Let’s Ponder a Peaceful Reply to Terror Acts


Chaiwat Satha-Anand – Bangkok Post

 Chaiwat Satha-Anand

Chaiwat Satha-Anand

The Ratchaprasong bombing on Monday [17 Aug 2015] took place one day after the 70th anniversary of the Thai Peace Day when Pridi Banomyong in his capacity as the regent of King Rama VIII announced the declaration that nullified the Jan 25, 1942 declaration of war against Great Britain and the US.

The peace declaration — together with other non-violent acts such as people secretly helping Allied prisoners, the select economic and cultural non-cooperation with the Japanese armies carried out by Thais of all persuasions from ordinary citizens to elites and royalty — almost miraculously helped carry Thailand into the embrace of other WWII winning countries. That was a time of occupation and war, with a form of terror besieging human societies.

Fed by a climate of despair, extremism and weak state capability to maintain law and order, terrorism attacks cherished human values: Respect for human rights, the rule of law, rules of war that protect civilians, tolerance among peoples and nations, and the peaceful resolution of conflicts.

The Ratchaprasong bombing that killed 20 people, including a four-year-old Malaysian girl, and wounded 125 others — 68 of whom are still in hospital at the time of writing — is by all measures an act of terror. Apart from the efforts to find those responsible for this heinous act and the government’s responsibilities, a more pertinent question is what should and could be done by ordinary people, preferably with non-violent actions, to help prevent such an atrocity from happening again?

I know this question is indeed a tall order, but extremely necessary at this time. Paraphrasing Churchill’s remark about democracy, Professor Tom Hastings of Portland, Oregon wrote in his book Nonviolent Response to Terrorism (2004) that: “Nonviolence is the absolute worst way to react to a terrorist attack, except for all the rest of the ways we might react to a terrorist attack.” To deal with terrorism nonviolently, I would argue, is to counter the work done by such an act of terror on political society.

To be able to do so is to understand how terrorism works. First, it works by severing the link between the targets of violence and the reason for violence — those who are killed and wounded have suffered from violence without relating to why it was carried out. Second, because it can affect anyone at any time or place, a sacred space such as the Erawan shrine or a transportation hub such as the skytrain station near Sathon bridge, the act of terror aims to rob a society of a precious sense of certainty that allows members to continue their lives in normality. Third, the act of terror reaches its zenith of success when it can transform a society that mourns the tragic fate of victims with kindness and sorrow into a society of victimisers bent on using violence in an emotional climate of hatred.

Among other things, what the act of terror on Monday did is to reveal the nakedness of the instrument of violence which can never be justified, not by the noble goals of fighting in the name of democracy, equality, global justice against religious persecution, or self governance. It cannot because what such violence does is to spit in the face of humanity which lies as the basis for all these noble goals. By that I mean the way violence works as revealed by this act of terror is to degrade a living and breathing human with all the love and care the person has through time into nothingness, meaninglessness.

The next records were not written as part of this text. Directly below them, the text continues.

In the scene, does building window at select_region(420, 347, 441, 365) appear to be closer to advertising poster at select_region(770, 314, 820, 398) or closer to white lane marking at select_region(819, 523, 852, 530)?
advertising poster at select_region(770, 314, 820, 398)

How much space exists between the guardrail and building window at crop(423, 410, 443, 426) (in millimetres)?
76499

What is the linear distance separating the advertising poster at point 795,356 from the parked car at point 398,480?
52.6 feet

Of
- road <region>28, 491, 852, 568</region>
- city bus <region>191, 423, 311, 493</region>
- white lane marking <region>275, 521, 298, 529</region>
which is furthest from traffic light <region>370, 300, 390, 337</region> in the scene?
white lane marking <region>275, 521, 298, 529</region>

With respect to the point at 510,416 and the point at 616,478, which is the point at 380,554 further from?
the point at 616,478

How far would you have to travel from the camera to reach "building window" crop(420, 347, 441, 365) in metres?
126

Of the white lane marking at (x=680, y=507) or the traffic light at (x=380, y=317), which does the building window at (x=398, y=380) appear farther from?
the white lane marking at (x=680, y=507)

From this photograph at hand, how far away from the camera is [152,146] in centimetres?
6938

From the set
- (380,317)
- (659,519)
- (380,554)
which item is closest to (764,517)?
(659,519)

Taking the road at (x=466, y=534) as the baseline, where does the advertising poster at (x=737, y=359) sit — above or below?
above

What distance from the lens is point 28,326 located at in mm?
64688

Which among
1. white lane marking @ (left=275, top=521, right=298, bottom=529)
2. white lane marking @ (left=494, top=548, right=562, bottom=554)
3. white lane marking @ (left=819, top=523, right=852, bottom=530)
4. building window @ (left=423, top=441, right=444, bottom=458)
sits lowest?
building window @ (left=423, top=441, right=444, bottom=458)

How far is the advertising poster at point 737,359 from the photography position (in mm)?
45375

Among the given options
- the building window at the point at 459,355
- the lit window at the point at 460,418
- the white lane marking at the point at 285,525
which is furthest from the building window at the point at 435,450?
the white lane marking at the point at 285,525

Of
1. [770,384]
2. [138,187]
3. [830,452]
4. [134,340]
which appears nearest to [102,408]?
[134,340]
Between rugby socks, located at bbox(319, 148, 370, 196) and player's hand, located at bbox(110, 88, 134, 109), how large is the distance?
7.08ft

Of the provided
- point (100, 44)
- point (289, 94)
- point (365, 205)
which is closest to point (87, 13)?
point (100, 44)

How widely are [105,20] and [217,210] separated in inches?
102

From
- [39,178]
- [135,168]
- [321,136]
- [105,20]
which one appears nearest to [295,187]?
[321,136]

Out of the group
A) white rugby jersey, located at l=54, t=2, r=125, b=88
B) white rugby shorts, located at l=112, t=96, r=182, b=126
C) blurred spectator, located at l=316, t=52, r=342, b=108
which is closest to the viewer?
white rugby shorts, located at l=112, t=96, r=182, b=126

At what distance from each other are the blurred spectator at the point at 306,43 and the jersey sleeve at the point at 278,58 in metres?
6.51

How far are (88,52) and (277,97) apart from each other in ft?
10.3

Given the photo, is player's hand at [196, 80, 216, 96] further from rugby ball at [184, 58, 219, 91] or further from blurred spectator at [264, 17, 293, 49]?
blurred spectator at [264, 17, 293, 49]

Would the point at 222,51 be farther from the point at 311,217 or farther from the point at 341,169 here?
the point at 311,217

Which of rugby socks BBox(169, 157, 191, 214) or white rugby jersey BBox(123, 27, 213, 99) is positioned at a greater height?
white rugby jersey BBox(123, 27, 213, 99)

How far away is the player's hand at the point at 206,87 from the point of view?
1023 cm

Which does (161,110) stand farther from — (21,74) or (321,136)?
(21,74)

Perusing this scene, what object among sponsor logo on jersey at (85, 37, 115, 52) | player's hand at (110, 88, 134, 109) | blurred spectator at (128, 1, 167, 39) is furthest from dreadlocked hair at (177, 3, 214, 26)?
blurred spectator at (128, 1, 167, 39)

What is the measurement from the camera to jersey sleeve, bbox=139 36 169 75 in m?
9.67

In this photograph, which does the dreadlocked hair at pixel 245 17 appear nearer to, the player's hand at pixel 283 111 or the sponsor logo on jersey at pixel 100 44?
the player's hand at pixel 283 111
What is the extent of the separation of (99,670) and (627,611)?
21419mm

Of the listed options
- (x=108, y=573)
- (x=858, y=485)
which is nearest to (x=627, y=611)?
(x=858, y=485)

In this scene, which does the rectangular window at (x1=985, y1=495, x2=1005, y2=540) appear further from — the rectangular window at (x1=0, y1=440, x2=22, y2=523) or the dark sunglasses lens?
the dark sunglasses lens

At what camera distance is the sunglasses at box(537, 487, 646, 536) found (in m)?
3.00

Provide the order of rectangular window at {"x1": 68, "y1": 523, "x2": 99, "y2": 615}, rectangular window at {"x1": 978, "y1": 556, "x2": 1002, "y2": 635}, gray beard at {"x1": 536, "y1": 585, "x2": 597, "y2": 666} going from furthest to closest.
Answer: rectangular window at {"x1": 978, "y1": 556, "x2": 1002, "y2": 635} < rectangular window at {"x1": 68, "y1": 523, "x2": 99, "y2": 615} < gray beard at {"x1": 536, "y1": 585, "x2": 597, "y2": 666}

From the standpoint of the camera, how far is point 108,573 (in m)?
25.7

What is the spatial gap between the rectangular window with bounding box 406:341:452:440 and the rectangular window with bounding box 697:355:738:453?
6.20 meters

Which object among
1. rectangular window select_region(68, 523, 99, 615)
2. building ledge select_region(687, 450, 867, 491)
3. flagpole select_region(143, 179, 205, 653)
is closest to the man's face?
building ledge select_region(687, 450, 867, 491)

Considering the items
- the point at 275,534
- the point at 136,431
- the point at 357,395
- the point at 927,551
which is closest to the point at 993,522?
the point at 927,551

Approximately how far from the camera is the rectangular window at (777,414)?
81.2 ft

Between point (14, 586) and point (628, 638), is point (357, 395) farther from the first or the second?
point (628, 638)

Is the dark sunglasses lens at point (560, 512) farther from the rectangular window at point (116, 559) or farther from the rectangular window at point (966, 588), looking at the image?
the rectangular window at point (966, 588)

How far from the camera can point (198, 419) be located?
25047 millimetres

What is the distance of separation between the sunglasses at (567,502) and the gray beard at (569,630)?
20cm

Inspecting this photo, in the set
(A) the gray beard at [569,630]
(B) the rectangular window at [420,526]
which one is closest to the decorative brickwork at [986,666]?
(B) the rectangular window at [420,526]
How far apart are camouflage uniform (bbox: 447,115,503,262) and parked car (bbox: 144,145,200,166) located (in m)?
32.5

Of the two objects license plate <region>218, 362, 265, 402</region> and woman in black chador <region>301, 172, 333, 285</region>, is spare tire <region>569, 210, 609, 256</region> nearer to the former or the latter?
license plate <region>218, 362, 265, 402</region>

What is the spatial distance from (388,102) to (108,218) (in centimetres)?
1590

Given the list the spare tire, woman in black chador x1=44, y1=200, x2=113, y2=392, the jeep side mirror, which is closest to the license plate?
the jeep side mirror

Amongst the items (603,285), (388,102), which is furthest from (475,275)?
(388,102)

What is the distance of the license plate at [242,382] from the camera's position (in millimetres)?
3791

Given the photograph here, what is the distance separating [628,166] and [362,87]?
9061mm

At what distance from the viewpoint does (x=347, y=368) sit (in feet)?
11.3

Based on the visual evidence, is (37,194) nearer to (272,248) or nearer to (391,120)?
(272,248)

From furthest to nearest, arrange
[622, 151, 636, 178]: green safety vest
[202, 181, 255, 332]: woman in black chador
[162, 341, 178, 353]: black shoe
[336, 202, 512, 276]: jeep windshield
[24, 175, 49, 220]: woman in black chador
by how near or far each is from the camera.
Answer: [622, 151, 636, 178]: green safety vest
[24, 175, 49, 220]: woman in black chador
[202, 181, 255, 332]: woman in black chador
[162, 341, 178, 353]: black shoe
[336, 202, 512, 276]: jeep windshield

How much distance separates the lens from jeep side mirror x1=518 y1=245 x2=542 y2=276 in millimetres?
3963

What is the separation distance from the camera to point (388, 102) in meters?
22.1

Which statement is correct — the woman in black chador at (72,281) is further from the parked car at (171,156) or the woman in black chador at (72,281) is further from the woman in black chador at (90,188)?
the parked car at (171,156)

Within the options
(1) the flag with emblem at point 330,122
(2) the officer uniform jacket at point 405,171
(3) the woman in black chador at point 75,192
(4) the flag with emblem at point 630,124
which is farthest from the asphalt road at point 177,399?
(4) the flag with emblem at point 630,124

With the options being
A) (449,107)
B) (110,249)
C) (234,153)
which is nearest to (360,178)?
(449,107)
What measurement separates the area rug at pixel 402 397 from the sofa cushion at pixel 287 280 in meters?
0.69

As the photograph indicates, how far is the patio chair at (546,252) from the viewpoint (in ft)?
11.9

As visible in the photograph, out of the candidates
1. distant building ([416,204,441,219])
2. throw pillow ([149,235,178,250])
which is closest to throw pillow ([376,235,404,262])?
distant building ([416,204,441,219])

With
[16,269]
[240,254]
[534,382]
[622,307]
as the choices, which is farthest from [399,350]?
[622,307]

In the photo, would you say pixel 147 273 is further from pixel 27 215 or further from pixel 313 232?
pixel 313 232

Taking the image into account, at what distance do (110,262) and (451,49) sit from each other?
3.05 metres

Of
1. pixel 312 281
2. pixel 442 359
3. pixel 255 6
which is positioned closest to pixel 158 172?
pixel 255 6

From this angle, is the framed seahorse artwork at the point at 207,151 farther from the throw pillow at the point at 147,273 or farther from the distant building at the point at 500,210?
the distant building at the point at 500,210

For a society to fight against terror with nonviolence, ordinary people have to do three things. First, to refuse any reductionist persuasion to relegate human importance to meaninglessness and to recreate the others as a one-dimensional enemy informed by hatred and void of any human decency; second, to return one’s society to normality as quickly as possible; and third, to continue to cherish the value of kindness to all regardless of who they are, as evident in the tireless and selfless efforts by ordinary Thais, professionals and otherwise, to come out in the night and offer assistance including donating their own blood, to those who lay dying and in pain without asking who these people were. As we have done in different contexts in the past, perhaps, with these actions, Thai society can stand up against the threat of terror without losing our own humanity.


Chaiwat Satha-Anand is Chairperson, Strategic Nonviolence Commission, Thailand Research Fund.